THREE

When I was five years old, my parents took my little sister and me on vacation to Virginia Beach. The hotel had a nice, outdoor swimming pool, and on our way from the hotel room down to the beach, as we were walking by the pool, I reached out and pushed my little sister in. It wasn’t a malicious act. There was no forethought. No planning. I don’t know why I did it then and I still don’t know today. She was just a toddler. She could barely walk, let alone swim. My father jumped in and pulled her out before the hotel’s lifeguard could even react. My sister was okay. She cried and sputtered and coughed water. I cried and sputtered and spent the rest of that day grounded in the hotel room, with a sore bottom, unable to watch TV or read comic books or do anything but wither under the angry, reproachful glare of my father. Looking back on it now, I suspect there were other emotions in his eyes other than just anger. I think he was scared—frightened by what his little boy had just done. Him and my mother both were. When her and my sister got back from the beach, they made me apologize. The next day, it was like nothing had ever happened, but I was aware, even at the age of five, that they watched me a little more carefully.
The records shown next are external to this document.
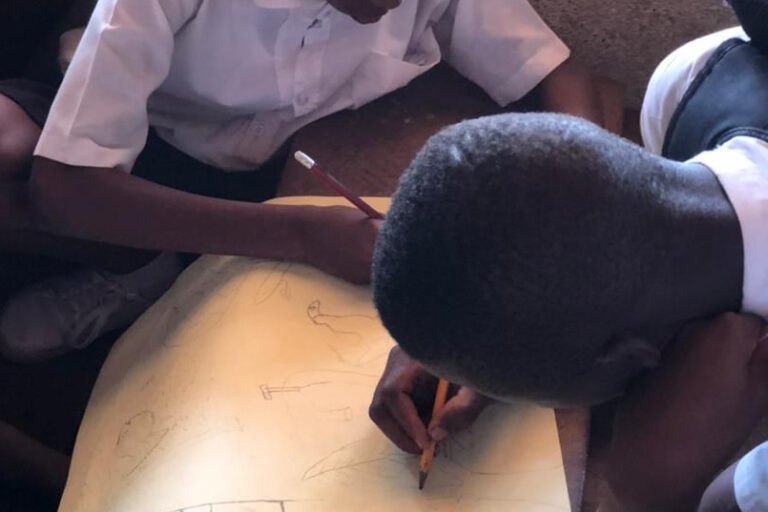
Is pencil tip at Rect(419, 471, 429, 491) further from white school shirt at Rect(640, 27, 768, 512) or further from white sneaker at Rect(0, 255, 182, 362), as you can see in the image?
white sneaker at Rect(0, 255, 182, 362)

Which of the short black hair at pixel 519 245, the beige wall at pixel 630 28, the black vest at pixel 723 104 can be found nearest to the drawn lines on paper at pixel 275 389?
the short black hair at pixel 519 245

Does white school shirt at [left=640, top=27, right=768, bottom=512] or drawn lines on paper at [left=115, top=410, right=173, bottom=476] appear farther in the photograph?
drawn lines on paper at [left=115, top=410, right=173, bottom=476]

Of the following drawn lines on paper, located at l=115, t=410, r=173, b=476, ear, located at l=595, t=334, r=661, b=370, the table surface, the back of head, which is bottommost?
drawn lines on paper, located at l=115, t=410, r=173, b=476

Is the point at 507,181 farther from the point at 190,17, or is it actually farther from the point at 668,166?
the point at 190,17

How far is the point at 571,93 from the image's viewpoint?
2.72 ft

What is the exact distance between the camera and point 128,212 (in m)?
0.73

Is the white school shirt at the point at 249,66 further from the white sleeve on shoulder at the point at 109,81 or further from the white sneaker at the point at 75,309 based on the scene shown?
the white sneaker at the point at 75,309

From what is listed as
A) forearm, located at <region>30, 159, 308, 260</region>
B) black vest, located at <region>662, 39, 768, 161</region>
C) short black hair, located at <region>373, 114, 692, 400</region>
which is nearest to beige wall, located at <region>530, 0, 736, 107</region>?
black vest, located at <region>662, 39, 768, 161</region>

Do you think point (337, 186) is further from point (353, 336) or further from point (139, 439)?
point (139, 439)

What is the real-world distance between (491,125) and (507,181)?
4 centimetres

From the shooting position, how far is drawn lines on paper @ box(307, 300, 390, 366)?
2.19 feet

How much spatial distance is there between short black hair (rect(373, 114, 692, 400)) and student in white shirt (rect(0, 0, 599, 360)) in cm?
27

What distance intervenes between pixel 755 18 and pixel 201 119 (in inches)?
20.4

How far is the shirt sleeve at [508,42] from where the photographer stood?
0.84 metres
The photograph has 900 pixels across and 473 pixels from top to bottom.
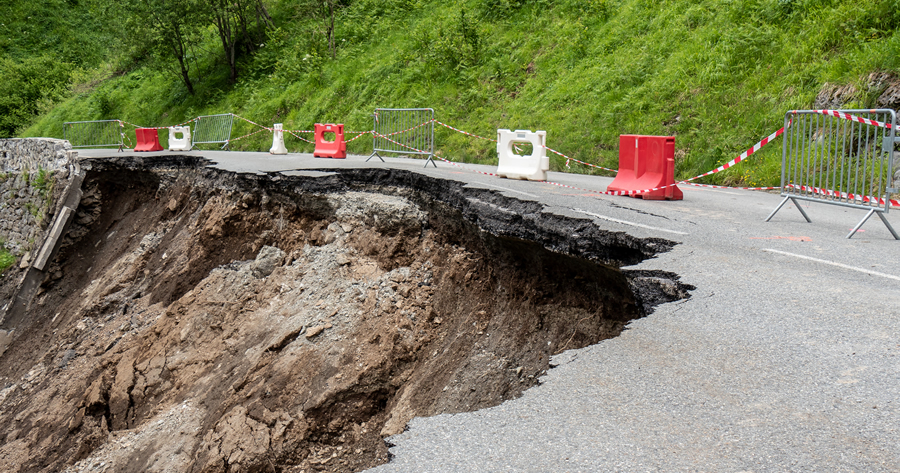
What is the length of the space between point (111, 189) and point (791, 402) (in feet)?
57.5

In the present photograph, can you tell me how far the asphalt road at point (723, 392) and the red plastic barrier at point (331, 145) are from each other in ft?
42.4

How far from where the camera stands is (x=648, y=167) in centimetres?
1052

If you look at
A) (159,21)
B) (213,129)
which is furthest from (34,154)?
(159,21)

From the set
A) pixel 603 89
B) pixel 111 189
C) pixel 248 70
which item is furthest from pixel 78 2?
pixel 603 89

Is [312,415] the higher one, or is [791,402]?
[791,402]

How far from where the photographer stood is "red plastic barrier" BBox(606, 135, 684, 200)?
1014 cm

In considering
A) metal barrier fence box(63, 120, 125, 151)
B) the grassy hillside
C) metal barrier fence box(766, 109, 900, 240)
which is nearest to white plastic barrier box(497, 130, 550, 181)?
the grassy hillside

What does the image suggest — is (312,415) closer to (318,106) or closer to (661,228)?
(661,228)

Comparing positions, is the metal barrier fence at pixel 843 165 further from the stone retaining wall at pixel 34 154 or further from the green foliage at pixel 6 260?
the green foliage at pixel 6 260

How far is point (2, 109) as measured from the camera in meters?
39.2

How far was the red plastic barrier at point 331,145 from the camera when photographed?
1748 centimetres

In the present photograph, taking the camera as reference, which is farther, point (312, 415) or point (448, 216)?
point (448, 216)

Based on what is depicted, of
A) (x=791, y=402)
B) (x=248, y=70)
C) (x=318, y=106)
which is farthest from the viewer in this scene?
(x=248, y=70)

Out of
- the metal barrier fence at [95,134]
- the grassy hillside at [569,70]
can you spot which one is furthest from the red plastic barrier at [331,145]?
the metal barrier fence at [95,134]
That’s the first bad thing I remember doing.

I did other bad things as a kid. I shoplifted a pack of bubble gum cards once. I cheated on a Social Studies test. I boxed Tom Schoen’s ears so hard in shop class that he had to miss a few days of school because of persistent ringing in them. I wasn’t some juvenile delinquent, nor was I a bully, but I did have a tendency, even back then, to put myself and my own needs first above others. I’d wanted the gum cards but didn’t have the money to buy them, so I’d justified my actions by telling myself that it was only once, and I didn’t get caught so it was okay. My mantra was always “Do whatever you have to do to survive.” That’s something that carried over into adulthood, though I never recognized that flaw in myself until after my wife had left me and I started going to counseling.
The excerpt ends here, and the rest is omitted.